В «человеческие зоопарки» зрителей влекло не только любопытство, но и жажда эротических впечатлений. Негритянки часто представали на публике с обнажённой грудью, что вызывало живой интерес у русских мужчин. Яркие воспоминания об африканских «невольницах» остались, например, у Бориса Пастернака, который видел «отряд дагомейских амазонок» в 11 -летнем возрасте в Зоологическом саду.
«Первое ощущенье женщины связалось у меня с ощущеньем обнажённого строя, сомкнутого страданья, тропического парада под барабан», – признавался Пастернак в «Охранной грамоте».
Другие зрители испытывали не возбуждение, а возмущение, особенно если туземцев сажали за решётку наподобие диких зверей. Художник-передвижник Николай Касаткин на основе реального события написал картину «В Зоологическом саду». Полотно изображало негритянку, которая, испытывая материнские чувства к белому мальчику, пришедшему в зоопарк с матерью, тянется сквозь прутья, чтобы поцеловать ребёнка.
«Эту картину Касаткин по-слал в подарок президенту Североамериканских Штатов в связи с вопросом о неграх», – вспоминал художник Яков Минченков.
Судьба туземцев
Жизнь туземцев, участвовавших в «антропологических выставках», была непростой. На публике они могли выступать лишь в тёплые месяцы, в остальное время года «разумным экспонатам» приходилось как-то выживать. В 1909 году российский антрополог Аркадий Элькинд исследовал «уроженцев Дагомеи и соседних с ней местностей», которые давали представления в московском Зоологическом саду.
Африканская труппа насчитывала 30 человек, включая 22 мужчин и трёх женщин. Описывая их физическое состояние, Элькинд отмечал недостаточность питания и склонность туземцев к неумеренному употреблению алкоголя, к которому они пристрастились за время «кочевья» по Европе.
Стоит отметить, что в России коренных жителей дальних стран спаивали явно не со зла.
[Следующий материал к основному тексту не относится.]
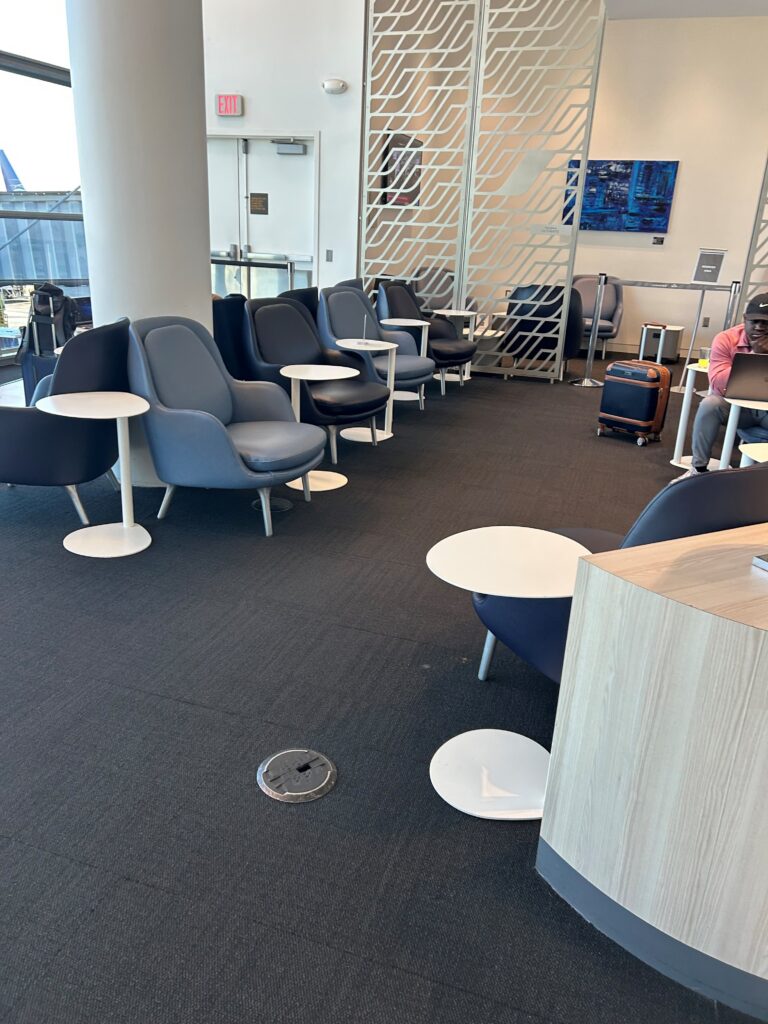 a room with chairs and tables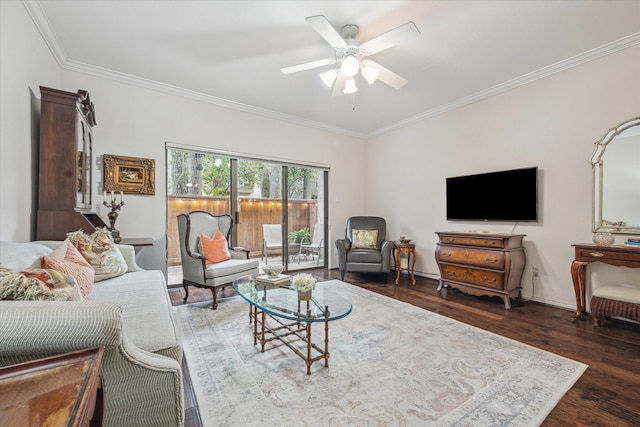 living room with ornamental molding, a ceiling fan, and wood finished floors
По свидетельству журналиста «Русских ведомостей» Александра Лукина, тем же индейцам Небраски москвичи по приезде выставили несколько ящиков «огненной воды». По ночам после представлений их возили по трактирам и прочим увеселительным заведениям.
По-видимому, со временем туземные труппы распадались, и отдельные артисты показывали публике шоу, уже весьма далёкое от их жизни «в естественных условиях». Представители экзотических народов попадали с одну экономическую нишу с «египетскими магами», «индийскими факирами» и обычными цирковыми артистами, которые колесили по российским городам и весям.
В сатирической форме эта неприглядная сторона увлечения экзотикой отражена у писателя Аркадия Аверченко в автобиографическом рассказе «Смерть африканского охотника». Мальчик из Севастополя, выросший на приключенческих романах Буссенара и Майн Рида, хочет увидеть настоящего голого дикаря, но сталкивается с «профанацией». В заезжем цирке на сцену выходит негр Башелико в красном фраке и зелёном цилиндре, который показывает фокусы с замасленными картами. Но настоящий шок мальчик испытывает, когда видит, как негр и индеец празднуют православную Пасху: «Негр – каннибал – христосовался! Краснокожая собака – Вапити, которого засмеяли бы индейские скво (бабы), христосовался! Боже, Боже! Они ели кулич. После жареного миссионера – кулич!»
«Антропологические выставки» устраивались в России вплоть до начала Первой мировой войны. А уже с 1920-х годов подобные зрелища в СССР стали просто невозможными. Большевистское правительство открыто провозгласило интернационализм и борьбу с расизмом. Негров фотографировали сидящими на царском троне, а с киноэкранов русских женщин призывали рожать «чёрненьких, беленьких, красненьких» детей. Всё ещё существовавшие на Западе в 1930-х годах «человеческие зоопарки» использовались советской пропагандой как повод для критики «буржуазных нравов».